Analisi grafica azioni: gap down da ricoprire sul livello 9,780 euro

Banca Mediolanum sembra essere impostata al rialzo nel breve termine, nonostante la performance negativa registrata nella seduta di ieri. Dopo un’apertura in linea con la chiusura precedente, infatti, ha intrapreso fin da subito un andamento fortemente rialzista che lo ha portato a realizzare un massimo sul livello 9,214, mentre successivamente ha invertito drasticamente la rotta fino a raggiungere un minimo a quota 9.142, corrispondente anche al prezzo di chiusura.
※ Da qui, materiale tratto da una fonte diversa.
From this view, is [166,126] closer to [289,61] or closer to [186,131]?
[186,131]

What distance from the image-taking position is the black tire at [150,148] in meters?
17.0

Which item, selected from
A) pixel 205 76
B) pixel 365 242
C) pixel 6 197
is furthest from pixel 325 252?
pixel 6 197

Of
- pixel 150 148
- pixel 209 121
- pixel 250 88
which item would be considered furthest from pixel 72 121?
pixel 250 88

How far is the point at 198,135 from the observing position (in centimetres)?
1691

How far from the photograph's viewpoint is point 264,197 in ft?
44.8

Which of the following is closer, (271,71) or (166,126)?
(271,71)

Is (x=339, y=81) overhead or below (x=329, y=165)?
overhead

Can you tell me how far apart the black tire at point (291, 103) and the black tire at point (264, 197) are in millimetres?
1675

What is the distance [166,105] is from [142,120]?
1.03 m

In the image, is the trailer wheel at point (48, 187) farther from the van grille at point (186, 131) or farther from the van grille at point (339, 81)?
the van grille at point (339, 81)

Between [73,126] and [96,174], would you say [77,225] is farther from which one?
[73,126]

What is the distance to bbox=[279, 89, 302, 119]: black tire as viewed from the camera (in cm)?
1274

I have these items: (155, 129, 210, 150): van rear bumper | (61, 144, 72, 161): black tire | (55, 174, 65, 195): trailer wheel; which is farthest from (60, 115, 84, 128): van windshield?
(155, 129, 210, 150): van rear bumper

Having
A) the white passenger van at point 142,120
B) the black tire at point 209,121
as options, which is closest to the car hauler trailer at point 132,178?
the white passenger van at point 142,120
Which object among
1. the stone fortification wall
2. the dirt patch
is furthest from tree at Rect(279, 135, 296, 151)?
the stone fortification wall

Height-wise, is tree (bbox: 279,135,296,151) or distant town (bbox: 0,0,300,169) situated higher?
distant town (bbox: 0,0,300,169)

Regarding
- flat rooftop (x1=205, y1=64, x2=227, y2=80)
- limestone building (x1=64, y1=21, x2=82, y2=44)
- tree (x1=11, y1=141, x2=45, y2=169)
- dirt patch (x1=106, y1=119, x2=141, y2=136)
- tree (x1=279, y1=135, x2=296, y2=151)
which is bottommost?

Il titolo, comunque, sta attraversando una fase di accumulazione (con configurazione ad U) che lo vede destinato a chiudere il gap rimasto ancora aperto sul livello 9,780 e causato dallo stacco del dividendo avvenuto lo scorso 18 ottobre.

L’impostazione grafica, infatti, vede i prezzi stazionare al di sopra dell’indicatore Supertrend mentre sia l’indicatore Parabolic Sar che la media mobile a 25 sono diventati rialzisti da poco. Anche l’indicatore Macd ha appena incrociato il proprio Signal. Inoltre, è da segnalare come l’indicatore RSI sia posizionato nell’area di “neutralità” vicino al livello 55. Dal punto di vista operativo, pertanto, l’ingresso in posizioni long è consigliabile solo al superamento del livello 9,214 con target nell’intorno dei 9,468 euro, mentre le posizioni ribassiste potranno essere aperte solo alla violazione di quota 9,078 con obiettivo molto vicino al livello 8,886.